- Born: February 5, 1907 Changshu, Jiangsu Province, Qing
- Died: August 16, 1987 (aged 87) Beijing, PRC
- Genres: Traditional Chinese music
- Occupation: Guqin player
- Instrument: Guqin

= Wu Jinglüe =

Guqin player

Wu Jinglüe (吳景略) (February 5, 1907 – August 16, 1987) is considered one of the most important guqin players of the 20th century and was also an active researcher and teacher. He was born in the town of Xitang, Changshu County, near Suzhou in Jiangsu, China, and died in Beijing.
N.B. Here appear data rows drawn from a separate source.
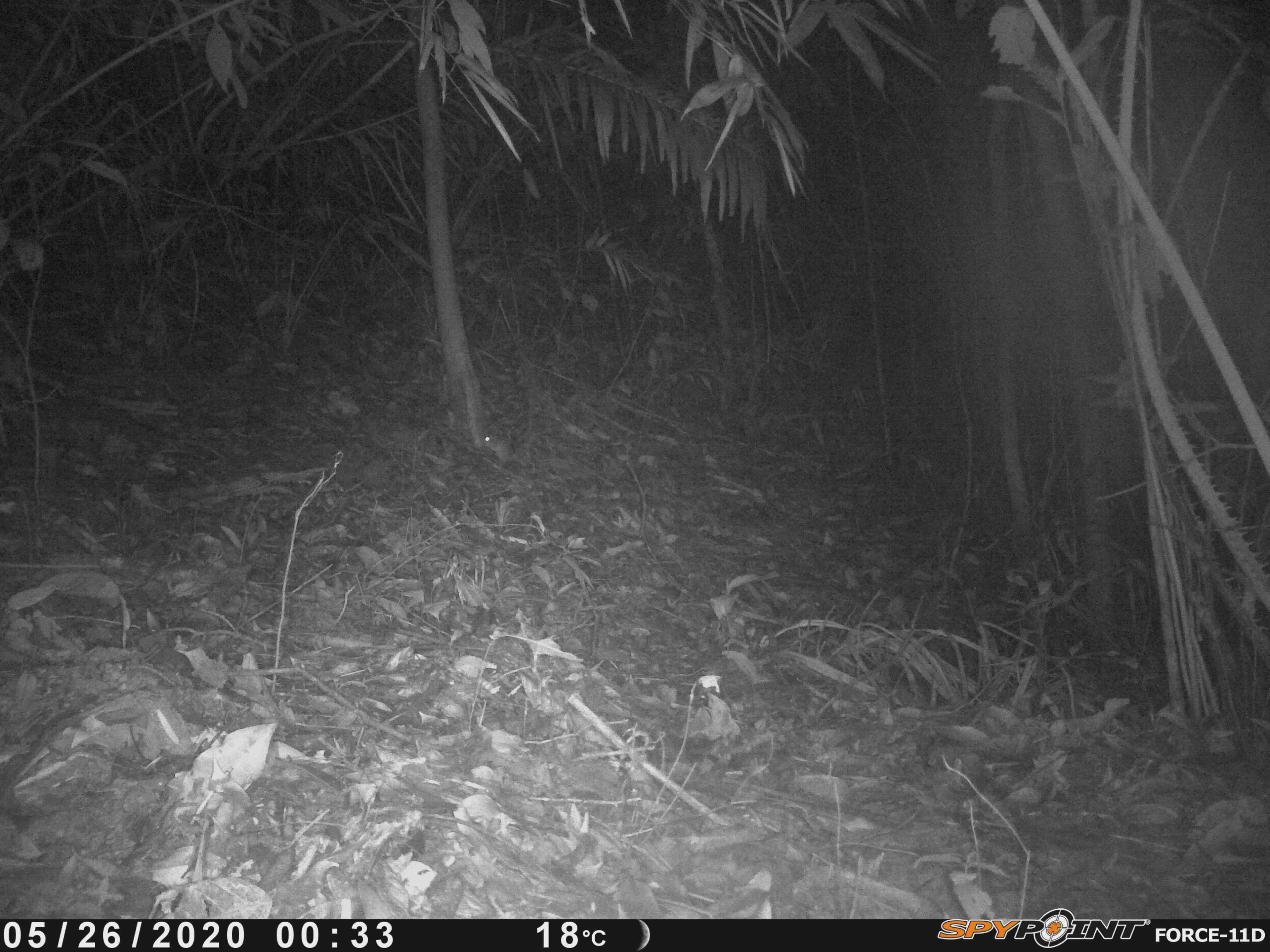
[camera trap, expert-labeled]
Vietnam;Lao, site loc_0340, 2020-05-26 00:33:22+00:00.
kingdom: Animalia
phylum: Chordata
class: Mammalia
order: Rodentia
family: Muridae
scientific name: Muridae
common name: old-world mice and rats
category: unidentified murid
Unidentified murid (old-world mice and rats) (Muridae). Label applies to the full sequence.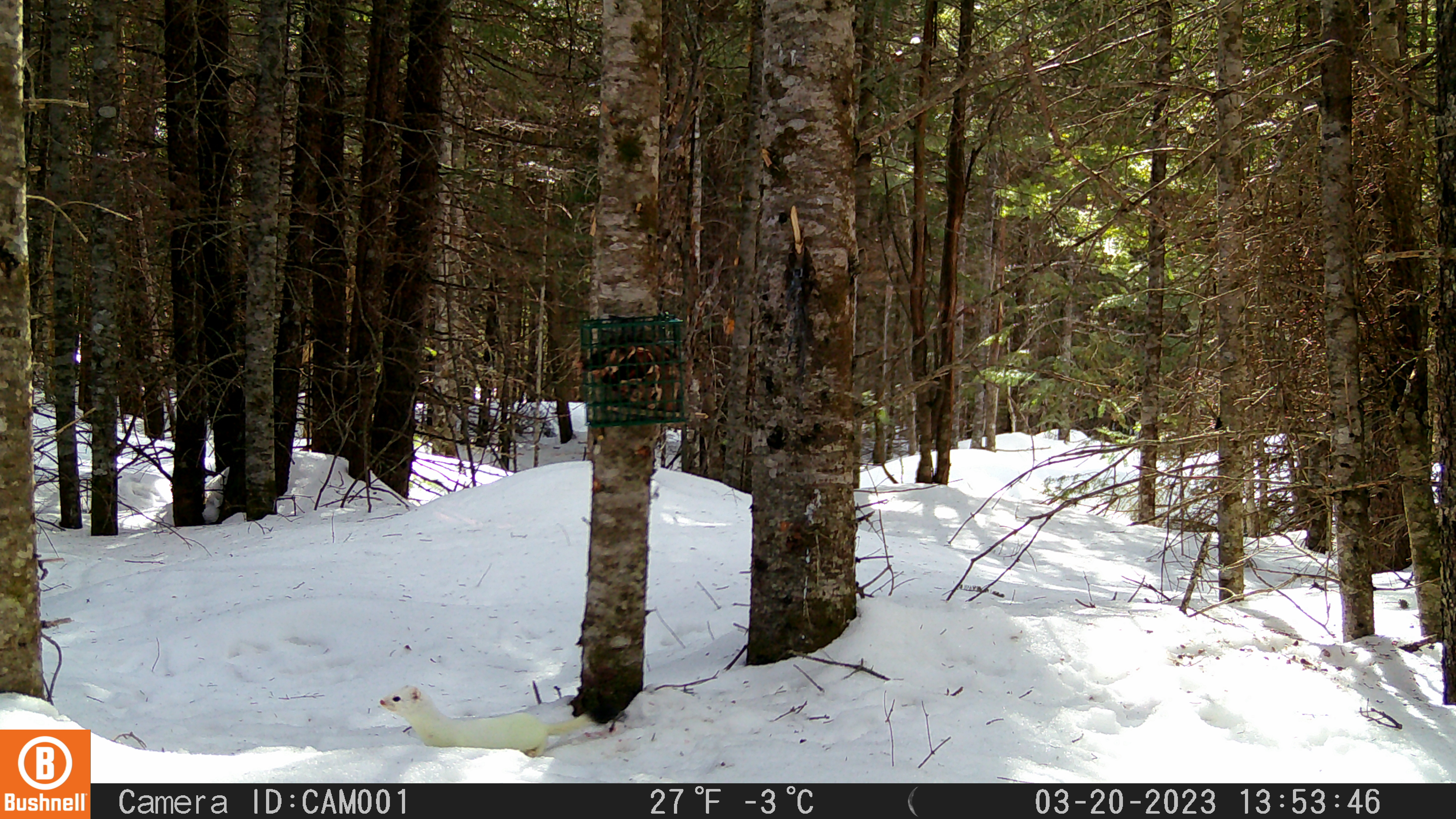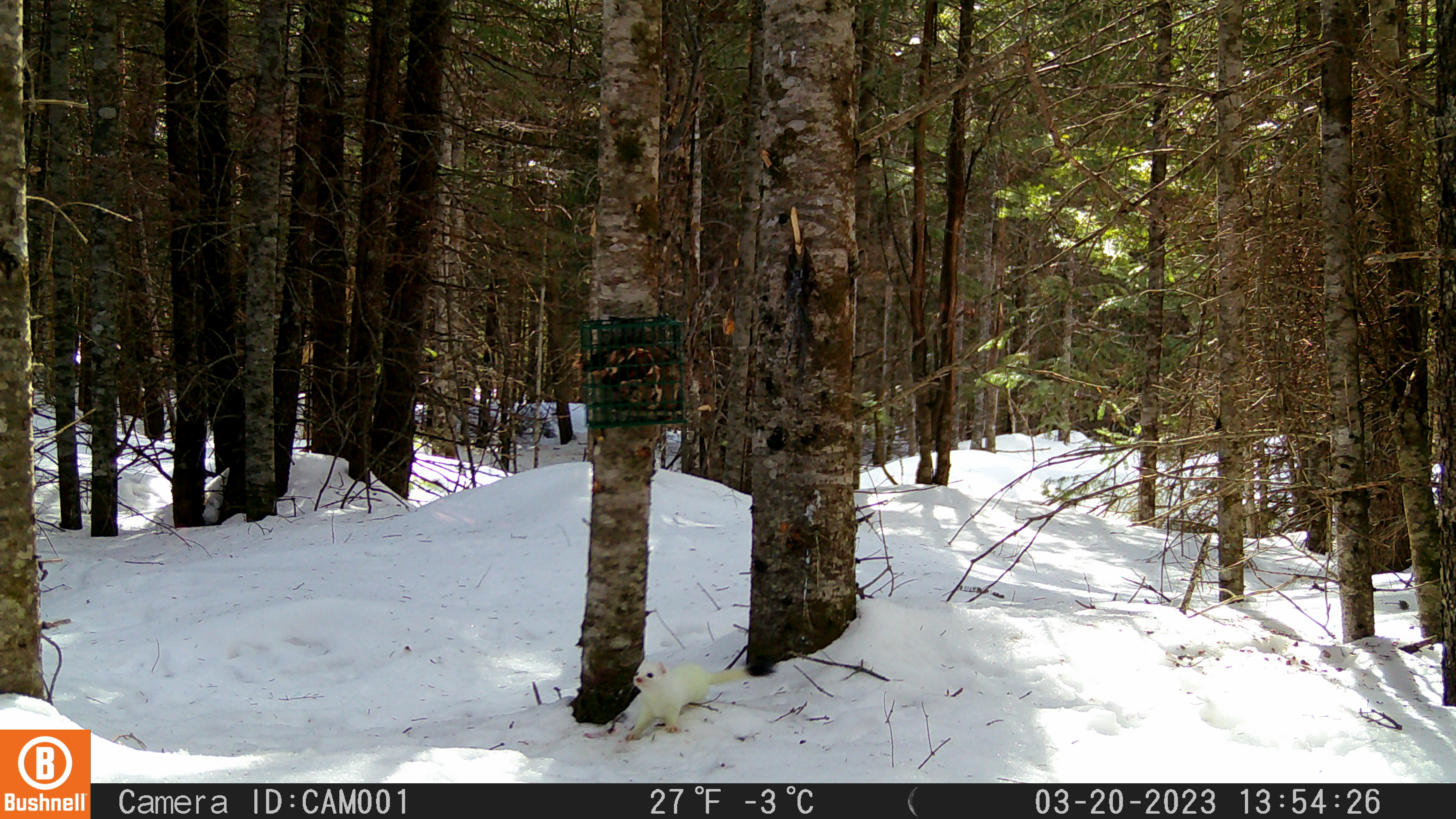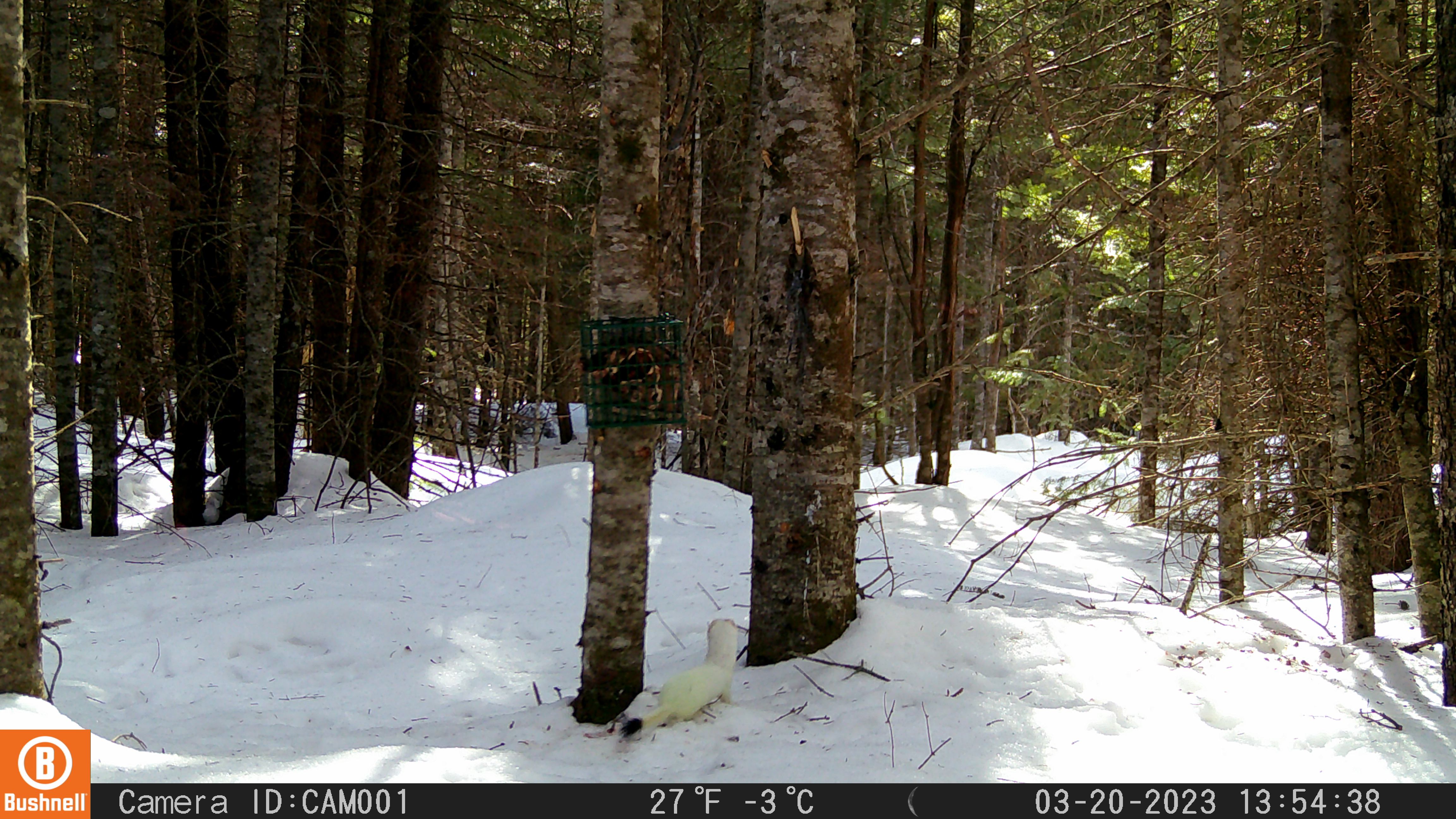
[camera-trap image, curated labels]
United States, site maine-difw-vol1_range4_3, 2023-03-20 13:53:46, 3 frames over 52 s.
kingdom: Animalia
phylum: Chordata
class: Mammalia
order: Carnivora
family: Mustelidae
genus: Mustela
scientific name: Mustela richardsonii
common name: short-tailed weasel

Wu served as a professor at the Central Conservatory of Music in Beijing, and played a prominent role in raising the guqin to professional standards as a concert instrument. His boldly passionate but also lyrically refined style was widely syncretic and incorporated influences from various qin schools as well as folk and Western music. The two most distinguished players to transmit his style and repertoire are Li Xiangting and Wu Wenguang (吳文光, Wu Jinglüe's son), currently the leading guqin figures in Beijing's conservatories; Wu's broader influence extends much more widely.

Wu styled himself an inheritor of the Yushan school of qin play influential during the Ming dynasty, but this association draws from his place of birth and his artistic aspirations rather than any unbroken lineage or firm stylistic affinity. His contemporary tradition is sometimes called Wu school, Yushan school, or Yushan Wu school.